[[ INFORMATION GIVEN open ]]

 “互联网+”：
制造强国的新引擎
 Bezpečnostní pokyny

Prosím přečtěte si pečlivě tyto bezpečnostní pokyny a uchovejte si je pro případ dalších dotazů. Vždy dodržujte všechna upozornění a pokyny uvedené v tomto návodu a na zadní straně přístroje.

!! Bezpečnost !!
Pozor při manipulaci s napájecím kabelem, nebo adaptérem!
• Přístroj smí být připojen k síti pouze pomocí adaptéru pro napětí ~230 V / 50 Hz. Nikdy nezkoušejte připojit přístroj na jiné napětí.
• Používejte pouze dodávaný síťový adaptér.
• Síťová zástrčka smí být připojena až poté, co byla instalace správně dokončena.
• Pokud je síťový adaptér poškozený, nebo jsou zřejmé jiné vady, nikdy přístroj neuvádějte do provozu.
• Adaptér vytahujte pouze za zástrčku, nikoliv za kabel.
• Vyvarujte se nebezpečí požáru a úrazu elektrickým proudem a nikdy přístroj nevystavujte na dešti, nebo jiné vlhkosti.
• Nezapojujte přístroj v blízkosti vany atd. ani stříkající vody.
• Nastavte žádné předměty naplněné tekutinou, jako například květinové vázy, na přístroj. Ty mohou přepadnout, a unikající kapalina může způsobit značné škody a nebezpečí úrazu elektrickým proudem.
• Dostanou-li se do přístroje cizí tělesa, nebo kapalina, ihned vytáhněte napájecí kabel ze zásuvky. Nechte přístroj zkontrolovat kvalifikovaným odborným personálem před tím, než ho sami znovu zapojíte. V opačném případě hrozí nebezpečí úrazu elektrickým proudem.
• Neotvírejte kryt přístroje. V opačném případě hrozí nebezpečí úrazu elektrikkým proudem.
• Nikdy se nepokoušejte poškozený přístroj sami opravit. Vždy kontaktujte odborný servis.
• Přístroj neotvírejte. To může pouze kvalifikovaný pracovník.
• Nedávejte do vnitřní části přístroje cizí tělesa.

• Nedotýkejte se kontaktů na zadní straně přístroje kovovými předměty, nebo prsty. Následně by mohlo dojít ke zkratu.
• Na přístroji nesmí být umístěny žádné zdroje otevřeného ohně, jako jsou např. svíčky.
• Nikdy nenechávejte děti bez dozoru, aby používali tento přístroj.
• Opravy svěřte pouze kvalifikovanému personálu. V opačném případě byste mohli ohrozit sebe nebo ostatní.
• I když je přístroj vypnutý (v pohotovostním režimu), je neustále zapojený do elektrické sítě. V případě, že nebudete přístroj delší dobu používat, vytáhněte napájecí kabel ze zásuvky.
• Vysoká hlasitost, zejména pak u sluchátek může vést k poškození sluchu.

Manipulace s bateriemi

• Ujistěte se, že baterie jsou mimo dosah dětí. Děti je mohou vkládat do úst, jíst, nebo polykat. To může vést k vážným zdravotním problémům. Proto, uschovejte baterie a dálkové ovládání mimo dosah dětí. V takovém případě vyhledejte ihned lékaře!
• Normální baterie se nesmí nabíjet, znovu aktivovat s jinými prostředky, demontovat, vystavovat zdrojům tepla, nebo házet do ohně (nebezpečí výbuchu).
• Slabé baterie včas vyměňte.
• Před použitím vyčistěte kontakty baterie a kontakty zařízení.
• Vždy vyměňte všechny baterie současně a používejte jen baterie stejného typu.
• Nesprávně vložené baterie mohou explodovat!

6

[[ INFORMATION GIVEN closed ]]

* WORK REQUIRED
The answer must hold exactly the lines of the entries above, from the first line through the line that contains "neuvádějte do provozu.", and no others.

* SOLUTION TO THE EXERCISE
 “互联网+”：
制造强国的新引擎
 Bezpečnostní pokyny

Prosím přečtěte si pečlivě tyto bezpečnostní pokyny a uchovejte si je pro případ dalších dotazů. Vždy dodržujte všechna upozornění a pokyny uvedené v tomto návodu a na zadní straně přístroje.

!! Bezpečnost !!
Pozor při manipulaci s napájecím kabelem, nebo adaptérem!
• Přístroj smí být připojen k síti pouze pomocí adaptéru pro napětí ~230 V / 50 Hz. Nikdy nezkoušejte připojit přístroj na jiné napětí.
• Používejte pouze dodávaný síťový adaptér.
• Síťová zástrčka smí být připojena až poté, co byla instalace správně dokončena.
• Pokud je síťový adaptér poškozený, nebo jsou zřejmé jiné vady, nikdy přístroj neuvádějte do provozu.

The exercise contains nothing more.